Generally, too few samples are tested for estimation
of a real multivariate distribution of the expressed
genes. The main consequence is a high risk of selecting false positive signals. Several methods for
controlling the type I error rate (false positives) due
to multiple tests have been reviewed and adapted to
microarray technology. Two general strategies of
analysis (not exclusive) can be highlighted: the first
one consists of p-value correction methods [18].
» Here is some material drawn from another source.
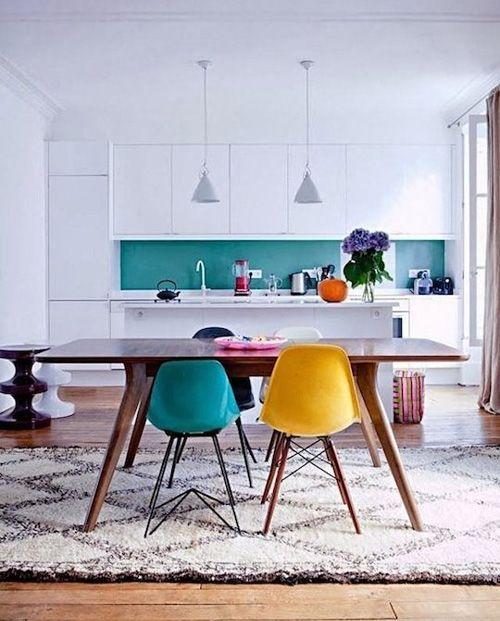 cocina de estilo parisino con un toque de color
This strategy is designed to identify genes and group
of genes involved in the cell response to ionising
radiation. The stringency of this methodology can
be modulated depending on the chosen p-value correction. Lowering the stringency of probe selection
increases the risk of false positives, but can allow to
identify consistent groups of genes (in terms of protein function, type of regulation, localisation etc.) in
order to contribute to the understanding of the cell
response to ionising radiation. The second strategy
is intended for identification of robust signature of
exposure. Theoretically, this strategy requires the
splitting of the data set in two independent parts:
one (learning set) for the isolation of the putative
signature of a condition (for example: exposed versus non-exposed), the second (challenge set) to test
the robustness and accuracy of the selected putative
signature. This latter strategy is perfectly suited for
the identification of biomarkers of radiation exposure but requires enough samples to be able to split
the data set in two parts. An alternative strategy
consists of leave-one-out cross validation methodologies of the signatures [19-21]. This latter does
not require to split the data-set but could lead to an
overfitting and could destroy the ability of the signatures to generalize beyond the fitting data used.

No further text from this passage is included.